• _What you are asked to do_
Answer these questions from the LED color-mixing patent text:
1. In claim 14, what does the means for maintaining comprise?
2. How many colors are possible when each of the red, green, and blue contributions can be controlled in 256 increments?
3. What red, green, and blue values form the color magenta?

---------- Extract to read ----------

11. A dynamic color mixing device according to claim 10, wherein
said means for supplying further controls said means for sensing
based on the monitored temperature and integrated current.
12. A dynamic color mixing device according to claim 10, wherein
said at least one LED unit further includes (a3) a third LED of a
third color, and said means for supplying is further configured to
supply a respective driving signal to individually control a
relative intensity output of said third LED.
13. A dynamic color mixing device according to claim 12, further
comprising: (d) means for maintaining a desired temperature at each
of said first LED, said second LED, and said third LED.
14. A dynamic color mixing device according to claim 13, wherein
said means for maintaining comprises a thermoelectric device.
15. The dynamic color mixing device according to claim 12, wherein
said means for supplying further individually frequency modulates
the respective driving signals supplied to each of said first LED,
second LED, and third LED to individually control their relative
intensity outputs.
16. A dynamic color mixing device according to claim 15, wherein
said means for supplying further amplitude modulates the respective
driving signals supplied to each of said first LED, second LED, and
third LED.
17. A dynamic color mixing device according to claim 16, further
comprising: means for sensing colors of light output from at least
a portion of said at least one LED unit; and wherein said means for
supplying further controls the amplitude modulation based on the
sensed colors.
18. A dynamic color mixing device according to claim 12, wherein
said first LED is a red LED, said second LED is a green LED, and
said third LED is a blue LED.
Description
BACKGROUND OF THE INVENTION
1. Field of the Invention
The present invention is directed to a light emitting diode (LED)
device with a dynamic color mixing scheme-so that the LED device
can efficiently and effectively output a wide range of colors.
2. Discussion of the Background
All colors are formed of different combinations of red, green, and
blue (RGB) components. Controlling the relative intensity ratio of
the different contributions of red, green, and blue components
allows multiple colors to be displayed. The quantity of possible
colors is proportional to the accuracy of incrementing the ratio
between the different color components of red, green, and blue. A
broader spectrum of colors can be achieved when each component's
contribution is precisely controlled.
As an example, if each of red, green, and blue component
contributions can be controlled in 256 increments, then 16.7
million precise ratios or colors are possible (256.sup.3). FIG. 1
graphically shows how-the three different components of red, green,
and blue can be utilized to form any color. FIG. 1 specifically
shows how the different contributions of red, green, and blue (RGB)
can form any of the colors of cyan (C), white (W), yellow (Y), and
magenta (M), or any colors therebetween.
As a concrete example evident from FIG. 1, the color magenta (M) is
produced when the blue (B) and red (R) components are at the
maximum value and the green (G) component is at a minimal value of
zero. That is, the color magenta (M) can be formed by maintaining
the components of red (R), green (G), and blue (B) to be (255, 0,
255).
SUMMARY OF THE INVENTION
The present inventor recognized that currently devices utilizing
light emitting diodes (LEDs) are not widely utilized in color type
displays. However, the present inventor also recognized that with
the onset of LEDs of different colors becoming more prevalent,
inexpensive, and reliable, forming a color display with LEDs would
be beneficial for the many reasons that LED use is expanding,
specifically long life of LEDs, low power consumption of LEDs,
etc.

---------- Stored data ----------

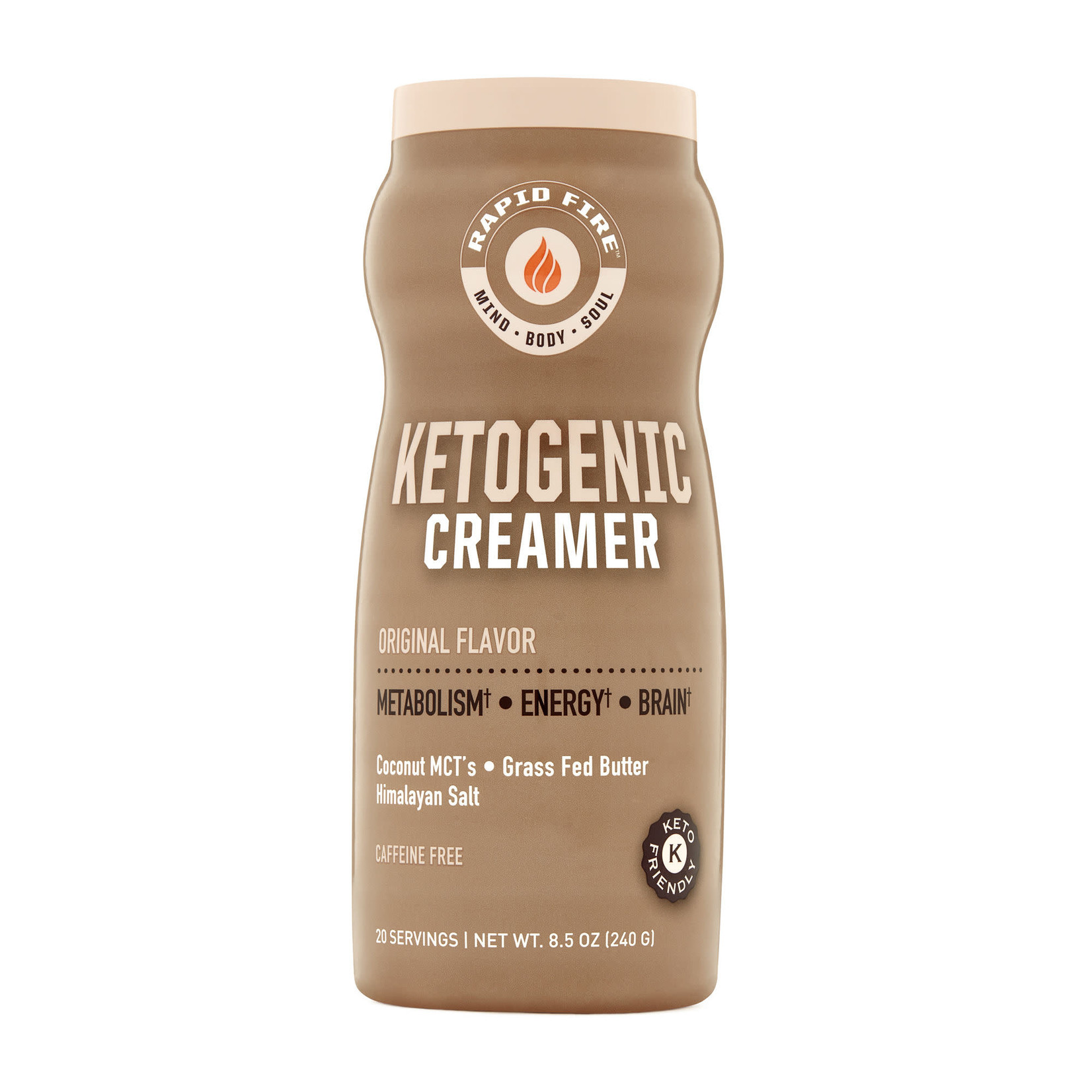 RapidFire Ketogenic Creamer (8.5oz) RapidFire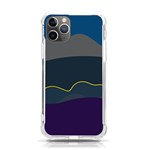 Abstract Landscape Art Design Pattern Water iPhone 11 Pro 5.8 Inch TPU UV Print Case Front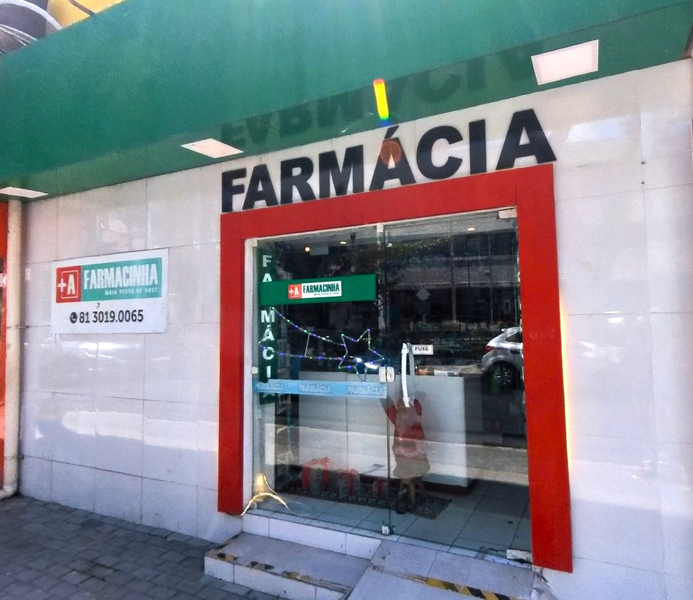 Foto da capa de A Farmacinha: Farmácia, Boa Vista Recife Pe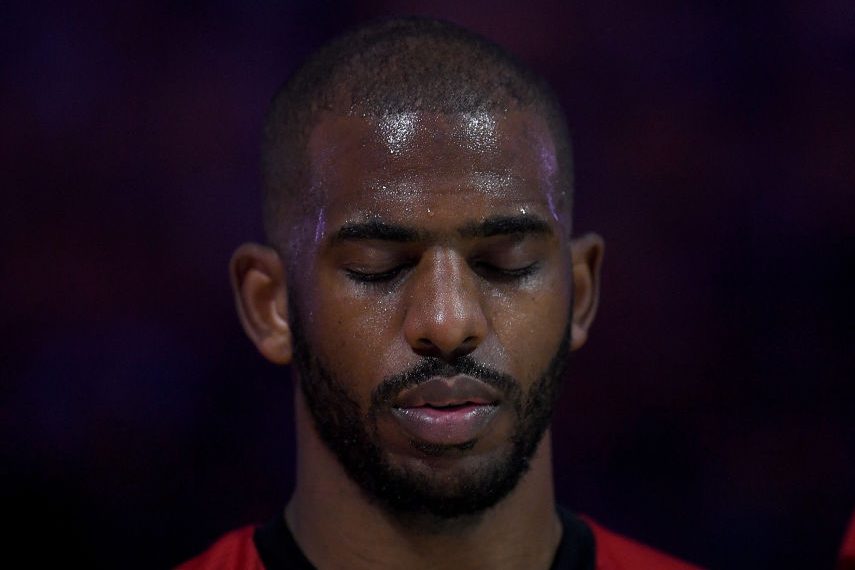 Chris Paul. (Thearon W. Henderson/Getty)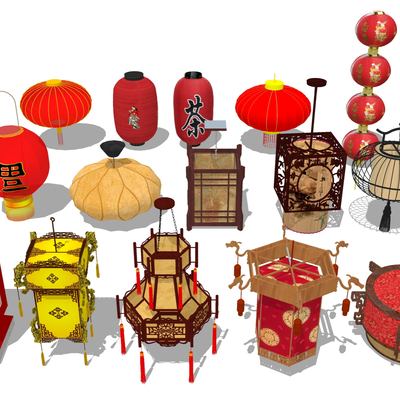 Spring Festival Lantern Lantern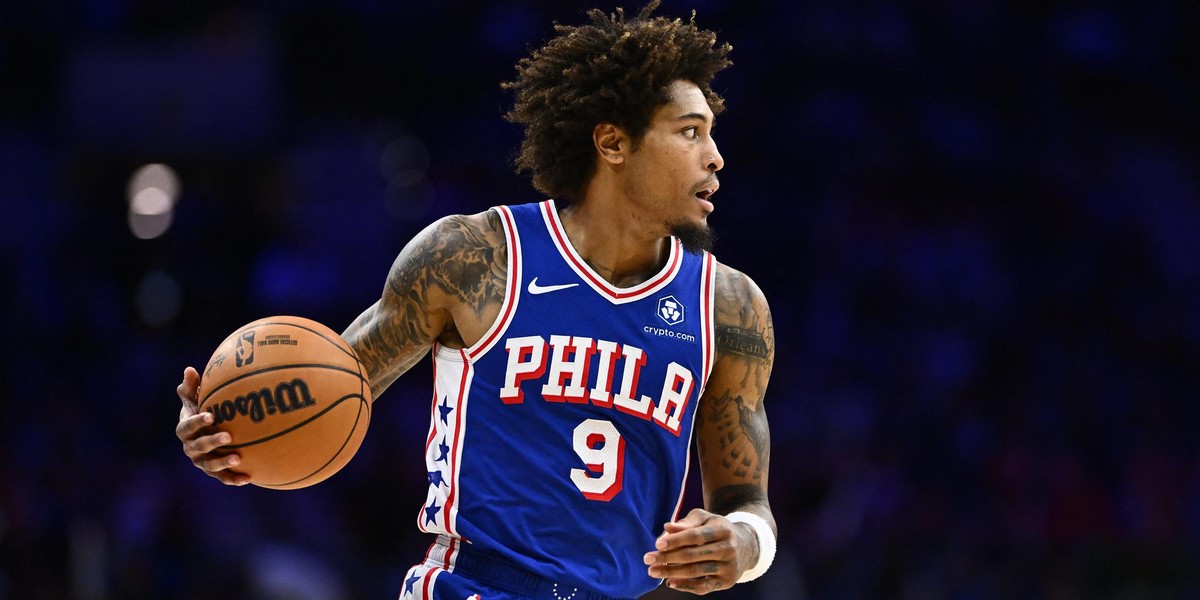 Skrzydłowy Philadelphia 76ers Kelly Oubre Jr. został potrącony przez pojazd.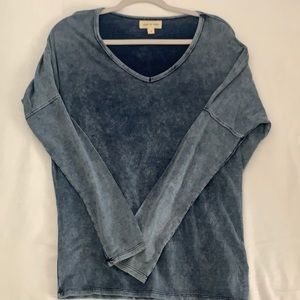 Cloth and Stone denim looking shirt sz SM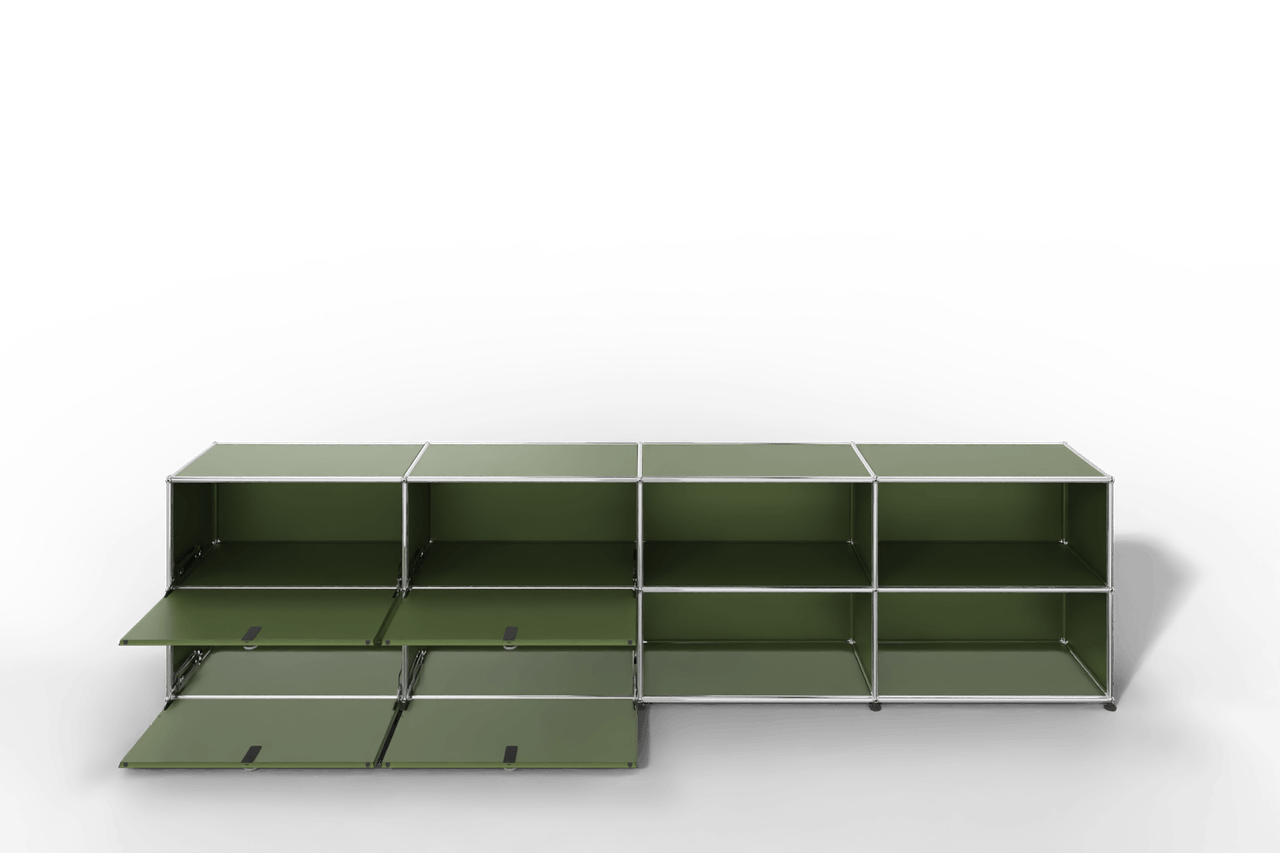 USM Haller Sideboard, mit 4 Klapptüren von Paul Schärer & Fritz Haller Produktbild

----------

• _Solution below_
1. A thermoelectric device.
2. 16.7 million (256³).
3. (255, 0, 255).